© 2018 - International Centre for Investigative Reporting
SERAP to INEC: You have 14 days to investigate vote buying in Ekiti election
THE Socio-Economic Rights and Accountability Project (SERAP) has given the Independent National Electoral Commission (INEC) a 14-day ultimatum to promptly, thoroughly and effectively investigate allegations of vote buying by both the All Progressives Congress (APC) and the People’s Democratic Party (PDP) during last Saturday’s governorship election in Ekiti State.
SERAP in an open letter to Mahmood Yakubu, INEC Chairman, urged the Commission to collaborate with the Independent Corrupt Practices and Other Related Offences Commission (ICPC) and the Economic and Financial Crimes Commission (EFCC) to carry out such investigation.
In a letter dated July 17, 2018 and signed by Adetokunbo Mumuni , Executive Director, SERAP said the electoral body should “take steps within 14 days of the receipt and/or publication of the letter,” noting that it would institute legal proceedings to compel the Commission to discharge its constitutional and statutory responsibilities in the public interest at the expiration of the ultimatum.
It also urged INEC to “prosecute anyone suspected to be involved and/or complicit in the alleged vote buying, if there is relevant and sufficient admissible evidence of electoral bribery and abuse of the electoral and democratic process against them.”
SERAP argued that, “it is the responsibility of INEC as an independent body to take meaningful steps and action to minimise electoral bribery by politicians, ensure political equality and prevent unfair electoral competition.
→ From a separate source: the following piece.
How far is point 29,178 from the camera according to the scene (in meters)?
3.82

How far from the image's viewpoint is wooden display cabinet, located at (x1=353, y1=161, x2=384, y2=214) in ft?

No body politic worthy of being called a democracy entrusts the selection of leaders to a process of auction or barter.”
“Vote buying amounts to undue influence and improper electoral influence. When politicians buy votes, they reinforce social subjugation and do long-term damage to poor voters, as vote buying impairs voters’ already limited political power and participation in governance. Offering and giving poor people money to buy their votes is the hallmark of political disrespect, as it implies that politicians perceive voters as lacking autonomy,” it said.